# EXERCISE INSTRUCTIONS:
1. In the passage about Chucky, what kind of job does Chuck want more than anything?
2. Pick up the passage about Chucky after its final sentence and carry it on.

# EXTRACT:
Chucky is a picsaresque hero, at least in his own self-image. He's charming, quick-witted, with, as his younger sister Peg remarks of him, a fast mind and a faster tongue. Women of every age think he's cute. Older men think he's brilliant. Chuck wants nothing more than a steady, reliable job as an accountant.
He's typical of many men and women of my generation: he enters his years of   "initiation" into life with the most modest expections for the future. The prosperity and the opportunities of the post-war world force him very much against his will to change all his life plans, despite his hidden fear that the Depression will return.
Half fun and full earnes -- Chucky is that kind of guy -- he blames the women in his life for the loss of his plans for stability and security: his lovely mother April Mae, who sees the world through rose-colored lens, his fearsome younger sister Peg who bosses him around but always for his own good, Peg's inseparable friend Rosie Clancy with whom Chuck does not want to fall in love, and Trudi the German refugee with whom he falls in love in Bamberg.

# COLLECTED DATA:
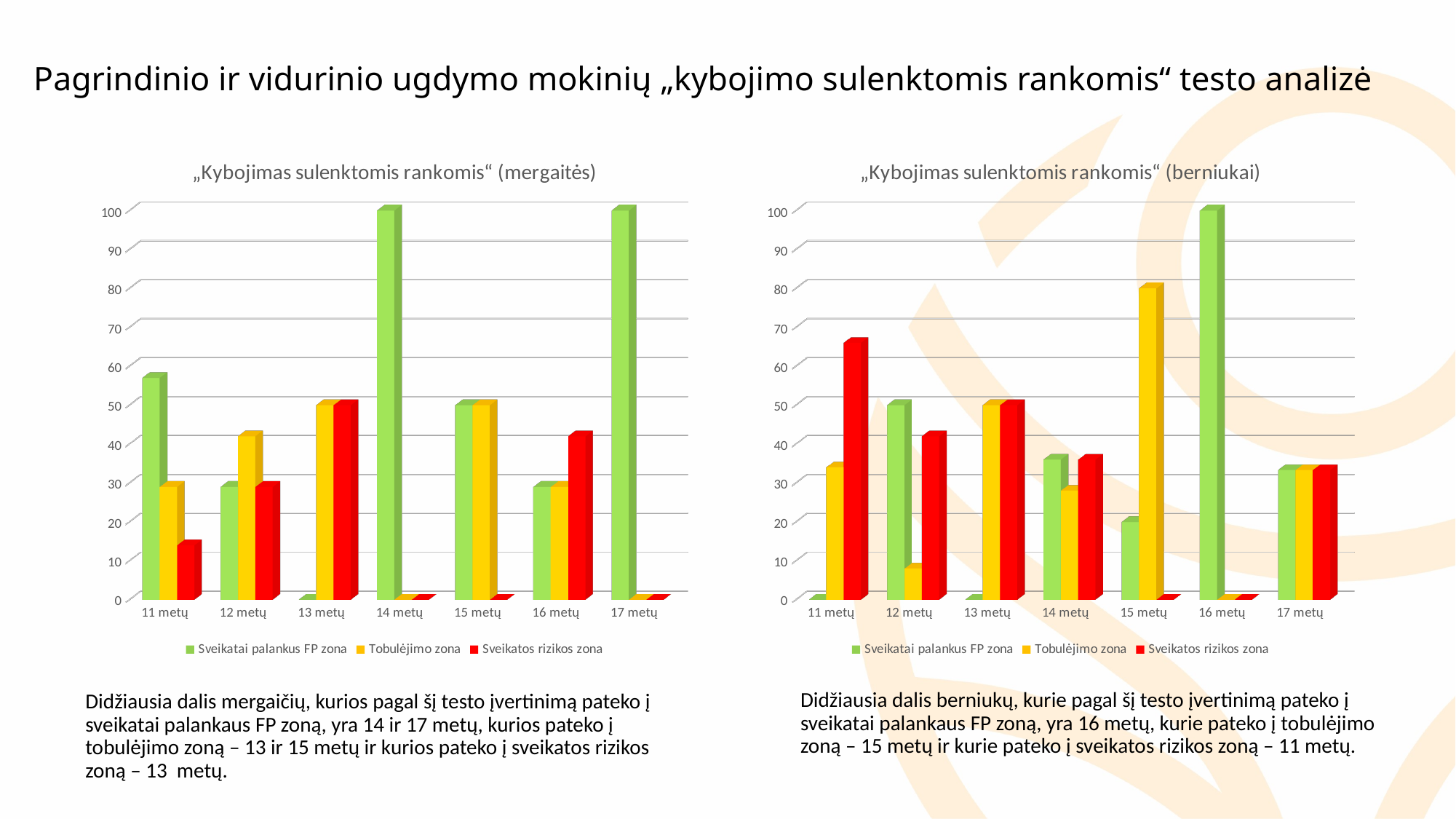
In the "Kybojimas sulenktomis rankomis" (berniukai) chart, which age group has the highest Sveikatos rizikos zona value? 11 metų In the "Kybojimas sulenktomis rankomis" (berniukai) chart, which is larger for 12 metų: Sveikatai palankus FP zona or Tobulėjimo zona? Sveikatai palankus FP zona Which colour represents Tobulėjimo zona in the legend of the "Kybojimas sulenktomis rankomis" (mergaitės) chart? yellow How many age categories are shown on the x axis of the "Kybojimas sulenktomis rankomis" (berniukai) chart? 7 In the "Kybojimas sulenktomis rankomis" (mergaitės) chart, which is larger for 16 metų: Sveikatai palankus FP zona or Sveikatos rizikos zona? Sveikatos rizikos zona In the "Kybojimas sulenktomis rankomis" (mergaitės) chart, is the Sveikatai palankus FP zona value for 11 metų greater or less than 50? greater How many series does the legend of the "Kybojimas sulenktomis rankomis" (mergaitės) chart list? 3 What kind of chart is the "Kybojimas sulenktomis rankomis" (mergaitės) chart? bar chart In the "Kybojimas sulenktomis rankomis" (mergaitės) chart, what is the value of Sveikatai palankus FP zona for 14 metų? 100 In the "Kybojimas sulenktomis rankomis" (berniukai) chart, what is the value of Sveikatai palankus FP zona for 16 metų? 100 In the "Kybojimas sulenktomis rankomis" (berniukai) chart, is the Sveikatos rizikos zona value for 11 metų greater or less than 60? greater In the "Kybojimas sulenktomis rankomis" (berniukai) chart, which age group has the highest Tobulėjimo zona value? 15 metų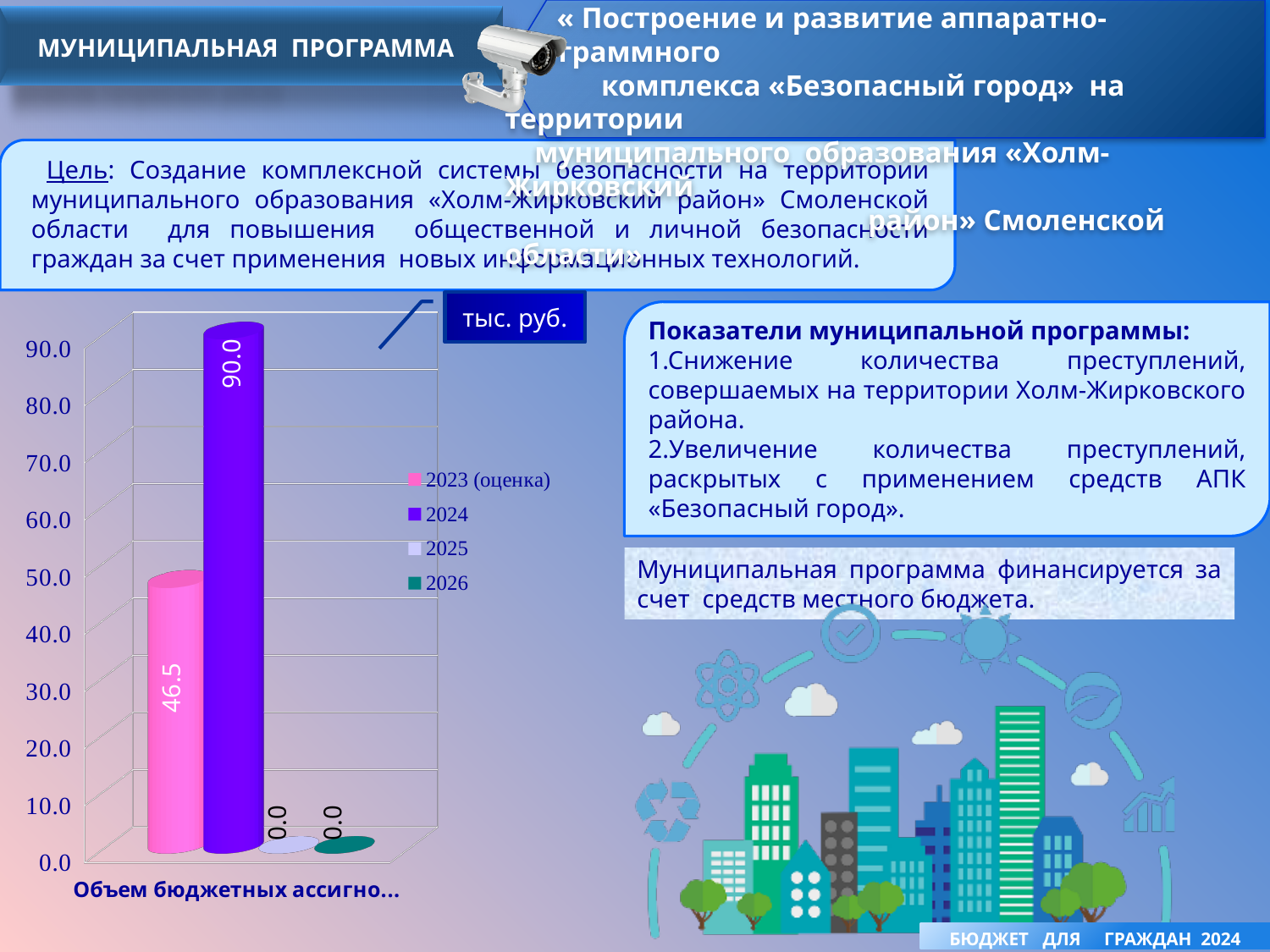
What is the value for 2024 on the chart? 90.0 What is the difference between the values for 2024 and 2023 (оценка)? 43.5 What is the value for 2026 on the chart? 0.0 What unit of measurement is shown for the chart values? тыс. руб. What kind of chart is shown on the slide? bar chart Which series has the highest value on the chart? 2024 How many series does the chart legend list? 4 Which is larger, the value for 2023 (оценка) or the value for 2024? 2024 What is the value for 2025 on the chart? 0.0 What colour is the bar for 2024 in the chart? purple What is the value for 2023 (оценка) on the chart? 46.5 Is the value for 2023 (оценка) greater or less than 50.0? less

# RESPONSES BY TASK:
1. A steady, reliable job as an accountant.

2.
He returns from Germany, having fought the corruption of the Black Market and his own internal corruption, older but in his judgement not any wiser.  He admits that in addition to being a sensible, stable accountant, he might also make a decent assistant precinct captain, but nothig more.
Peg and Rosie have other ideas.
The conventional wisdom, about the postwar world, peddled by the likes of David Halberstam, is that it was a time of materialism, conformity, repressed sexuality, tale fins, and huala hoops. In this series I hope to show, among other things that such a reading is just plain wrong.